Task to carry out> Set down the entries below once more, precisely as they stand.

Data records>
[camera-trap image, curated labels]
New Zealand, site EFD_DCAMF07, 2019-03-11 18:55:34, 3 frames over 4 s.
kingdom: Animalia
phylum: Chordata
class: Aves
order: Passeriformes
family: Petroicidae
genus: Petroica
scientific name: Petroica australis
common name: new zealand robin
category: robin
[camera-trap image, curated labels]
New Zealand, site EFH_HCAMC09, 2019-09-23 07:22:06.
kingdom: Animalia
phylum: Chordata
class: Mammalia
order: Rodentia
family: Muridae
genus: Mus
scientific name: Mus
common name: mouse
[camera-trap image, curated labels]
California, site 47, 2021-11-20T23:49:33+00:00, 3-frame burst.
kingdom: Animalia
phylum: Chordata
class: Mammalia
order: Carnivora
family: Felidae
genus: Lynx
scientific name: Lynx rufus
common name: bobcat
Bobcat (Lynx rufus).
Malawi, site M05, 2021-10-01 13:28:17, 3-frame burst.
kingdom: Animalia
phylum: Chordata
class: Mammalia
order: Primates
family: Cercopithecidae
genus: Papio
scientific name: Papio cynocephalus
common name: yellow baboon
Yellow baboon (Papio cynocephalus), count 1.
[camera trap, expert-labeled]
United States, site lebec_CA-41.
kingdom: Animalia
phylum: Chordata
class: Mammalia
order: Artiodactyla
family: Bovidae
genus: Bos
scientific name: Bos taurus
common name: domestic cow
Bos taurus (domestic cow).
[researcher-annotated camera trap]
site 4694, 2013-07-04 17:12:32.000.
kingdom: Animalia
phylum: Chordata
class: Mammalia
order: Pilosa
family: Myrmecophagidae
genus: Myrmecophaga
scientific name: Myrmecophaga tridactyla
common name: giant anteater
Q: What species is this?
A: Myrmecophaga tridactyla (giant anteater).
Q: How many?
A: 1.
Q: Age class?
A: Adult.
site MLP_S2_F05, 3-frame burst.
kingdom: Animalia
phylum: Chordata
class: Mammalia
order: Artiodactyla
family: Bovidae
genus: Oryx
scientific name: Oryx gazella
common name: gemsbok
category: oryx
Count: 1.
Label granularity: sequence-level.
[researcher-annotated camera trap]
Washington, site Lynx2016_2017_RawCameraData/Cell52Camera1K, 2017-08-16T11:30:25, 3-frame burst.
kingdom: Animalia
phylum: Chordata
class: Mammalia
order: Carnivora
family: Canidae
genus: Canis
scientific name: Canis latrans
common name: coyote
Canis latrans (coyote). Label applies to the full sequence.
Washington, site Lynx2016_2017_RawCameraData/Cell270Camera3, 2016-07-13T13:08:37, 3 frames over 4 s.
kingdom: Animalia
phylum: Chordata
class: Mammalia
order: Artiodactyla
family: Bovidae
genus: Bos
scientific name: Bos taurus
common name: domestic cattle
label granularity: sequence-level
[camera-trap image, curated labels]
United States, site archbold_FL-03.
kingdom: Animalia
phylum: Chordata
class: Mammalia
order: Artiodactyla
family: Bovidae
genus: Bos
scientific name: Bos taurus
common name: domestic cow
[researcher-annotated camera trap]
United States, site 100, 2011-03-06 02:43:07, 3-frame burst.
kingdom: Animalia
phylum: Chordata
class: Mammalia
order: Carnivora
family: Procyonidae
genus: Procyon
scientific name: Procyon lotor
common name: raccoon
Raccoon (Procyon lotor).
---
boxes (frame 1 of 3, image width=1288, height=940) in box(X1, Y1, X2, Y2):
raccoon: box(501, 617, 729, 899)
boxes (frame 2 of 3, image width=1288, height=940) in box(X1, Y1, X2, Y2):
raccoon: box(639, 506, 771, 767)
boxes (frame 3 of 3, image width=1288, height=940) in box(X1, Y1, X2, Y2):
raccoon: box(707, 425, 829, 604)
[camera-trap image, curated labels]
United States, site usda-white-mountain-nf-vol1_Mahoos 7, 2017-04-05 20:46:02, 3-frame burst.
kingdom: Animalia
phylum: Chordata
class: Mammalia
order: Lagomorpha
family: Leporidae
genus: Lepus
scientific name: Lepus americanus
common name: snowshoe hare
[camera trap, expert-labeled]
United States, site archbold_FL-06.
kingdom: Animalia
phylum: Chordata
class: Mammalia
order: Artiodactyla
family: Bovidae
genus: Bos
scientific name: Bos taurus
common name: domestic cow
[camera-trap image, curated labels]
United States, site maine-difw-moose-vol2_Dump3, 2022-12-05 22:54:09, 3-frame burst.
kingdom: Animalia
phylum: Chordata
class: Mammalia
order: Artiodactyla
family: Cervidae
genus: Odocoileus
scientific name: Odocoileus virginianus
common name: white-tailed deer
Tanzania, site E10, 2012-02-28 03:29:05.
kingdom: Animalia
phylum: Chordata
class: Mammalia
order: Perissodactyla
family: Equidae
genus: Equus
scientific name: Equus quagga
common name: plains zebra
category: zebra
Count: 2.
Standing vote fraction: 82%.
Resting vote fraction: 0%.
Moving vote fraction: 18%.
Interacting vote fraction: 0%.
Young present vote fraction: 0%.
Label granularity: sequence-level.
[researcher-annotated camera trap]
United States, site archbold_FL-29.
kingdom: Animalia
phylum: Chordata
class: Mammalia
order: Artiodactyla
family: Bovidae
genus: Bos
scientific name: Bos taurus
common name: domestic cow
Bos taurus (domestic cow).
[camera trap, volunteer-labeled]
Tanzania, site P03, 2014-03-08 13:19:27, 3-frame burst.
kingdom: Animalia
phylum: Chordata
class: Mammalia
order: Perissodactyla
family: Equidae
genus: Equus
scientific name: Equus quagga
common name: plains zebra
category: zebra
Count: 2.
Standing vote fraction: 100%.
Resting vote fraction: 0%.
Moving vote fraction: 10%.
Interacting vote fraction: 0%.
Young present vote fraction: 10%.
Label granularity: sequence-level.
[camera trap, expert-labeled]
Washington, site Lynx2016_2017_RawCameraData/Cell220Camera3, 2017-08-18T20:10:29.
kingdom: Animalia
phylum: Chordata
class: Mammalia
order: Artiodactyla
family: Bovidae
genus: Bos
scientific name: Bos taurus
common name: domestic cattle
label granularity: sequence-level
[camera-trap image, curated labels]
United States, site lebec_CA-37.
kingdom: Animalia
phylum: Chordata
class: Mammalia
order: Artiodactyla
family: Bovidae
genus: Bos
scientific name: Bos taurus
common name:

Response>
[camera-trap image, curated labels]
New Zealand, site EFD_DCAMF07, 2019-03-11 18:55:34, 3 frames over 4 s.
kingdom: Animalia
phylum: Chordata
class: Aves
order: Passeriformes
family: Petroicidae
genus: Petroica
scientific name: Petroica australis
common name: new zealand robin
category: robin
[camera-trap image, curated labels]
New Zealand, site EFH_HCAMC09, 2019-09-23 07:22:06.
kingdom: Animalia
phylum: Chordata
class: Mammalia
order: Rodentia
family: Muridae
genus: Mus
scientific name: Mus
common name: mouse
[camera-trap image, curated labels]
California, site 47, 2021-11-20T23:49:33+00:00, 3-frame burst.
kingdom: Animalia
phylum: Chordata
class: Mammalia
order: Carnivora
family: Felidae
genus: Lynx
scientific name: Lynx rufus
common name: bobcat
Bobcat (Lynx rufus).
Malawi, site M05, 2021-10-01 13:28:17, 3-frame burst.
kingdom: Animalia
phylum: Chordata
class: Mammalia
order: Primates
family: Cercopithecidae
genus: Papio
scientific name: Papio cynocephalus
common name: yellow baboon
Yellow baboon (Papio cynocephalus), count 1.
[camera trap, expert-labeled]
United States, site lebec_CA-41.
kingdom: Animalia
phylum: Chordata
class: Mammalia
order: Artiodactyla
family: Bovidae
genus: Bos
scientific name: Bos taurus
common name: domestic cow
Bos taurus (domestic cow).
[researcher-annotated camera trap]
site 4694, 2013-07-04 17:12:32.000.
kingdom: Animalia
phylum: Chordata
class: Mammalia
order: Pilosa
family: Myrmecophagidae
genus: Myrmecophaga
scientific name: Myrmecophaga tridactyla
common name: giant anteater
Q: What species is this?
A: Myrmecophaga tridactyla (giant anteater).
Q: How many?
A: 1.
Q: Age class?
A: Adult.
site MLP_S2_F05, 3-frame burst.
kingdom: Animalia
phylum: Chordata
class: Mammalia
order: Artiodactyla
family: Bovidae
genus: Oryx
scientific name: Oryx gazella
common name: gemsbok
category: oryx
Count: 1.
Label granularity: sequence-level.
[researcher-annotated camera trap]
Washington, site Lynx2016_2017_RawCameraData/Cell52Camera1K, 2017-08-16T11:30:25, 3-frame burst.
kingdom: Animalia
phylum: Chordata
class: Mammalia
order: Carnivora
family: Canidae
genus: Canis
scientific name: Canis latrans
common name: coyote
Canis latrans (coyote). Label applies to the full sequence.
Washington, site Lynx2016_2017_RawCameraData/Cell270Camera3, 2016-07-13T13:08:37, 3 frames over 4 s.
kingdom: Animalia
phylum: Chordata
class: Mammalia
order: Artiodactyla
family: Bovidae
genus: Bos
scientific name: Bos taurus
common name: domestic cattle
label granularity: sequence-level
[camera-trap image, curated labels]
United States, site archbold_FL-03.
kingdom: Animalia
phylum: Chordata
class: Mammalia
order: Artiodactyla
family: Bovidae
genus: Bos
scientific name: Bos taurus
common name: domestic cow
[researcher-annotated camera trap]
United States, site 100, 2011-03-06 02:43:07, 3-frame burst.
kingdom: Animalia
phylum: Chordata
class: Mammalia
order: Carnivora
family: Procyonidae
genus: Procyon
scientific name: Procyon lotor
common name: raccoon
Raccoon (Procyon lotor).
---
boxes (frame 1 of 3, image width=1288, height=940) in box(X1, Y1, X2, Y2):
raccoon: box(501, 617, 729, 899)
boxes (frame 2 of 3, image width=1288, height=940) in box(X1, Y1, X2, Y2):
raccoon: box(639, 506, 771, 767)
boxes (frame 3 of 3, image width=1288, height=940) in box(X1, Y1, X2, Y2):
raccoon: box(707, 425, 829, 604)
[camera-trap image, curated labels]
United States, site usda-white-mountain-nf-vol1_Mahoos 7, 2017-04-05 20:46:02, 3-frame burst.
kingdom: Animalia
phylum: Chordata
class: Mammalia
order: Lagomorpha
family: Leporidae
genus: Lepus
scientific name: Lepus americanus
common name: snowshoe hare
[camera trap, expert-labeled]
United States, site archbold_FL-06.
kingdom: Animalia
phylum: Chordata
class: Mammalia
order: Artiodactyla
family: Bovidae
genus: Bos
scientific name: Bos taurus
common name: domestic cow
[camera-trap image, curated labels]
United States, site maine-difw-moose-vol2_Dump3, 2022-12-05 22:54:09, 3-frame burst.
kingdom: Animalia
phylum: Chordata
class: Mammalia
order: Artiodactyla
family: Cervidae
genus: Odocoileus
scientific name: Odocoileus virginianus
common name: white-tailed deer
Tanzania, site E10, 2012-02-28 03:29:05.
kingdom: Animalia
phylum: Chordata
class: Mammalia
order: Perissodactyla
family: Equidae
genus: Equus
scientific name: Equus quagga
common name: plains zebra
category: zebra
Count: 2.
Standing vote fraction: 82%.
Resting vote fraction: 0%.
Moving vote fraction: 18%.
Interacting vote fraction: 0%.
Young present vote fraction: 0%.
Label granularity: sequence-level.
[researcher-annotated camera trap]
United States, site archbold_FL-29.
kingdom: Animalia
phylum: Chordata
class: Mammalia
order: Artiodactyla
family: Bovidae
genus: Bos
scientific name: Bos taurus
common name: domestic cow
Bos taurus (domestic cow).
[camera trap, volunteer-labeled]
Tanzania, site P03, 2014-03-08 13:19:27, 3-frame burst.
kingdom: Animalia
phylum: Chordata
class: Mammalia
order: Perissodactyla
family: Equidae
genus: Equus
scientific name: Equus quagga
common name: plains zebra
category: zebra
Count: 2.
Standing vote fraction: 100%.
Resting vote fraction: 0%.
Moving vote fraction: 10%.
Interacting vote fraction: 0%.
Young present vote fraction: 10%.
Label granularity: sequence-level.
[camera trap, expert-labeled]
Washington, site Lynx2016_2017_RawCameraData/Cell220Camera3, 2017-08-18T20:10:29.
kingdom: Animalia
phylum: Chordata
class: Mammalia
order: Artiodactyla
family: Bovidae
genus: Bos
scientific name: Bos taurus
common name: domestic cattle
label granularity: sequence-level
[camera-trap image, curated labels]
United States, site lebec_CA-37.
kingdom: Animalia
phylum: Chordata
class: Mammalia
order: Artiodactyla
family: Bovidae
genus: Bos
scientific name: Bos taurus
common name:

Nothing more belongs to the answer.